- **TO DO**
Repeat word for word everything from the line containing "Is (337,401) further" to the end of the listing, first and last lines included, and only that.

- **INPUT MATERIAL**
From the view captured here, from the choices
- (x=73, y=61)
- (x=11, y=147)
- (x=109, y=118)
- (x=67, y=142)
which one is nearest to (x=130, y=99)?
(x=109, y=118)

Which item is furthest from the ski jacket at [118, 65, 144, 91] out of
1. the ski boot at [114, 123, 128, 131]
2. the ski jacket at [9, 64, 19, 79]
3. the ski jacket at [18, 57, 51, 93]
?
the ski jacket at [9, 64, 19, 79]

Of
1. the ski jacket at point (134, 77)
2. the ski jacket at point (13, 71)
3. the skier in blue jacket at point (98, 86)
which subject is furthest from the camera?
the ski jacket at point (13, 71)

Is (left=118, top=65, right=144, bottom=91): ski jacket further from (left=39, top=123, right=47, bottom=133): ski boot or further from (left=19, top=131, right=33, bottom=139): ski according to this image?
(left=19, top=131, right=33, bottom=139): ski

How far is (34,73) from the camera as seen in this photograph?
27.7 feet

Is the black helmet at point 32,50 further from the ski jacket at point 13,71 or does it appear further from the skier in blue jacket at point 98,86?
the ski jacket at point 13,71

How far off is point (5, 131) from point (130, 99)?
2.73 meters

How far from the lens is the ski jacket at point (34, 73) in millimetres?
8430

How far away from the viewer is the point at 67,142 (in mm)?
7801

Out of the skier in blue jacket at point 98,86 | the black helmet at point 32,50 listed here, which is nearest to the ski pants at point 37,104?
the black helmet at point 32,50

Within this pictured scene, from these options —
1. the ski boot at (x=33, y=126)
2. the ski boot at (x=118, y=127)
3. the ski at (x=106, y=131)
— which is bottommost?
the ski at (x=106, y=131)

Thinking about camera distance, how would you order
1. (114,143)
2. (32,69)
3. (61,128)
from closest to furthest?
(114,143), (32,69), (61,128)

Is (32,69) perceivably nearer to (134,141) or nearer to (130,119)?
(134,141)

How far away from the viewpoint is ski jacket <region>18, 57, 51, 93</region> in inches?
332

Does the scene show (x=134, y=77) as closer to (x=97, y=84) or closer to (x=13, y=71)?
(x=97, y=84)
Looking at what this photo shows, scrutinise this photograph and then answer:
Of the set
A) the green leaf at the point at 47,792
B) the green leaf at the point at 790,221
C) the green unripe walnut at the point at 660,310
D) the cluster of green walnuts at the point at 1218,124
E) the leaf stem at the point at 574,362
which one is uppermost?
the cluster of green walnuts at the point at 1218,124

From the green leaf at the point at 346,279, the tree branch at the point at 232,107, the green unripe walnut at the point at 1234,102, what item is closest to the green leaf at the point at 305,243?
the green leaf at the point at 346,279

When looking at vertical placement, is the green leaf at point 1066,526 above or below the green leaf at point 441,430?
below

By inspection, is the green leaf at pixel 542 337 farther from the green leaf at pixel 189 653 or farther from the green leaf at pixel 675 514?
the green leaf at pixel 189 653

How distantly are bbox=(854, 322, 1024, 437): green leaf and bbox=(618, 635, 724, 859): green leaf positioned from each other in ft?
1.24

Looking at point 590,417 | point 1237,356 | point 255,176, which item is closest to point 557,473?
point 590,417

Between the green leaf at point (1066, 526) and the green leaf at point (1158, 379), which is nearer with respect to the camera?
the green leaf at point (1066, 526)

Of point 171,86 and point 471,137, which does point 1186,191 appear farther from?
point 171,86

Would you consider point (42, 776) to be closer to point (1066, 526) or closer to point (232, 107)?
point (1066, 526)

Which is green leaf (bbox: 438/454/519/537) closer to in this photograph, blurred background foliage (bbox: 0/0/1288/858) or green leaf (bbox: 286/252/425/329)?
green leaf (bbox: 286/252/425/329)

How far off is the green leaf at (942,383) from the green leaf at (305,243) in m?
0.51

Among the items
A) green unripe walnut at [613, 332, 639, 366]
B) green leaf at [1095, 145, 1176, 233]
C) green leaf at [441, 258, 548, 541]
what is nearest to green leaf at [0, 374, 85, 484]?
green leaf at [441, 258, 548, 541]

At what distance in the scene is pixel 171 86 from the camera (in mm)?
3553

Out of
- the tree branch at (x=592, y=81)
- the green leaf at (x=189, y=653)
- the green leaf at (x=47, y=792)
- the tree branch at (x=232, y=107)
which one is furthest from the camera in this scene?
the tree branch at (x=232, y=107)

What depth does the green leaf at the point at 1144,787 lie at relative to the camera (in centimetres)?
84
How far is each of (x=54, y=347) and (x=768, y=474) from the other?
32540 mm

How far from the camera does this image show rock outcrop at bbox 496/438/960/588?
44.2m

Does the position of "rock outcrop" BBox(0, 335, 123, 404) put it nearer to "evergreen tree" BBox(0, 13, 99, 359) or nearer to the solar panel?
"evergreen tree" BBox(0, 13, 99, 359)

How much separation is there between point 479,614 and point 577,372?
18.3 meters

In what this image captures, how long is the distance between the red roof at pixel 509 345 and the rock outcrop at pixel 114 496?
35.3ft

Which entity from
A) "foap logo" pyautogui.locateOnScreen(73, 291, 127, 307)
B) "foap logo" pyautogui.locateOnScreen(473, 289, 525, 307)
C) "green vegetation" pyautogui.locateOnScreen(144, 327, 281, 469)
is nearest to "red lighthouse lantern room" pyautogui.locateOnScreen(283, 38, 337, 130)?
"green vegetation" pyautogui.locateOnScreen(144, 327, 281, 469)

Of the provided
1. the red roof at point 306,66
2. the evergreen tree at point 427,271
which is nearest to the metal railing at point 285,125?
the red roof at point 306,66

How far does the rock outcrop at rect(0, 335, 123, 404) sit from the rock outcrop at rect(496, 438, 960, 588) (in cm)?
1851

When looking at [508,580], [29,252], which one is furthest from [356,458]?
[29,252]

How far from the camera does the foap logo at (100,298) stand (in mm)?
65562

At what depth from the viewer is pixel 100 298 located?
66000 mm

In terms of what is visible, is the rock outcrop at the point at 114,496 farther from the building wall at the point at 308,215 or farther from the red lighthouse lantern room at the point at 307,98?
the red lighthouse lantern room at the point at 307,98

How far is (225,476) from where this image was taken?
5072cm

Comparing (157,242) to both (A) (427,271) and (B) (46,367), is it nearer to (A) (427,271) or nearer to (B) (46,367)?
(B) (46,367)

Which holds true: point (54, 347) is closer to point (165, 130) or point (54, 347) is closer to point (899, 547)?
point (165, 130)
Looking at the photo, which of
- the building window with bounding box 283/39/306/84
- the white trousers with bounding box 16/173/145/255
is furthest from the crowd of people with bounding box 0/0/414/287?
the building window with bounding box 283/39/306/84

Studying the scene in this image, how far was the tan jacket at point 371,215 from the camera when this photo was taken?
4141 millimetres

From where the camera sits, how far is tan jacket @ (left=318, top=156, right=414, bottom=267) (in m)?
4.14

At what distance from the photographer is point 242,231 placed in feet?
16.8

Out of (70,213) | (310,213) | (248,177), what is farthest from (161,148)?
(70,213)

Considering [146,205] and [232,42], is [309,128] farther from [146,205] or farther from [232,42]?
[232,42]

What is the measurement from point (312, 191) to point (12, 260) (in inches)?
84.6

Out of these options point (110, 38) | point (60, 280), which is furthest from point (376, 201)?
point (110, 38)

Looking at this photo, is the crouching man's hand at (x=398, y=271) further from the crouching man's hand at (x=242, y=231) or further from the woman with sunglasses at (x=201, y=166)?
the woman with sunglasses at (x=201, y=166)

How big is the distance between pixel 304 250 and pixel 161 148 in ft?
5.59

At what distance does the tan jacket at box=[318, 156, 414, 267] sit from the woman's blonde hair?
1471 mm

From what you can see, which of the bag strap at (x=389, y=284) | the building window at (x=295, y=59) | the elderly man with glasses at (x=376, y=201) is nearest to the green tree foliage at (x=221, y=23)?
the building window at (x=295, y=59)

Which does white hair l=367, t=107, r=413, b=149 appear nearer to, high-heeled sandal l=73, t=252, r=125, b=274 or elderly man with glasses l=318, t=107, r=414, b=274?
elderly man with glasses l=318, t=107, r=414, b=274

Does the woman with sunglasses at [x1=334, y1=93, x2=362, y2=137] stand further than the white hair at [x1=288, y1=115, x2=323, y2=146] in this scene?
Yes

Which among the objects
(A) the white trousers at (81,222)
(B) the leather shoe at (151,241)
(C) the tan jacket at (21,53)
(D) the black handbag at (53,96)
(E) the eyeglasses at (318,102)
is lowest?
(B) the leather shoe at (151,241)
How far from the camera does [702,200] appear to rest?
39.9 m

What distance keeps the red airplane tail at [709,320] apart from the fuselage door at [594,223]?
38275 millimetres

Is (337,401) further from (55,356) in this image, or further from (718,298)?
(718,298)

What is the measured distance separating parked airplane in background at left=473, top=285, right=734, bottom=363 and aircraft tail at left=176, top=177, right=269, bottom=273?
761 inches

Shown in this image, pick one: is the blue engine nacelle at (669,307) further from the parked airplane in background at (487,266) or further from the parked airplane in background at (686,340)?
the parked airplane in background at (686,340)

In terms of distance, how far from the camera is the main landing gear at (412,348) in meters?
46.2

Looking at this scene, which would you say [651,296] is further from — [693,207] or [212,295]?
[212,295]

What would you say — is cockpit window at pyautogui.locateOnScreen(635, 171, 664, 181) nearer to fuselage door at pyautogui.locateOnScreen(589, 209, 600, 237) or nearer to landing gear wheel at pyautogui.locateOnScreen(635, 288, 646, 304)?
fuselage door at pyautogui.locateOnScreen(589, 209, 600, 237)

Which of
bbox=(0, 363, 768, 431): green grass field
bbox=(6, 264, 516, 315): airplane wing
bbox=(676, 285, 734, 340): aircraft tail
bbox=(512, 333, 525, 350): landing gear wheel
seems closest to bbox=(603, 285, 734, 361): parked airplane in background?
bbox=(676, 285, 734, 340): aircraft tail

- **RESULT OF THE EXERCISE**
Is (337,401) further from (55,356) in this image, or further from (718,298)?
(718,298)

What is the measured distance separating parked airplane in background at left=473, top=285, right=734, bottom=363 and aircraft tail at left=176, top=177, right=269, bottom=273?
761 inches

Shown in this image, pick one: is the blue engine nacelle at (669,307) further from the parked airplane in background at (487,266) or further from the parked airplane in background at (686,340)?
the parked airplane in background at (686,340)

In terms of distance, how far from the camera is the main landing gear at (412,348) in meters?
46.2

Looking at this scene, which would you say [651,296] is further from — [693,207] or [212,295]?
[212,295]

What would you say — is cockpit window at pyautogui.locateOnScreen(635, 171, 664, 181) nearer to fuselage door at pyautogui.locateOnScreen(589, 209, 600, 237) or nearer to landing gear wheel at pyautogui.locateOnScreen(635, 288, 646, 304)?
fuselage door at pyautogui.locateOnScreen(589, 209, 600, 237)

Which of
bbox=(0, 363, 768, 431): green grass field
bbox=(6, 264, 516, 315): airplane wing
bbox=(676, 285, 734, 340): aircraft tail
bbox=(512, 333, 525, 350): landing gear wheel
seems closest to bbox=(603, 285, 734, 361): parked airplane in background?
bbox=(676, 285, 734, 340): aircraft tail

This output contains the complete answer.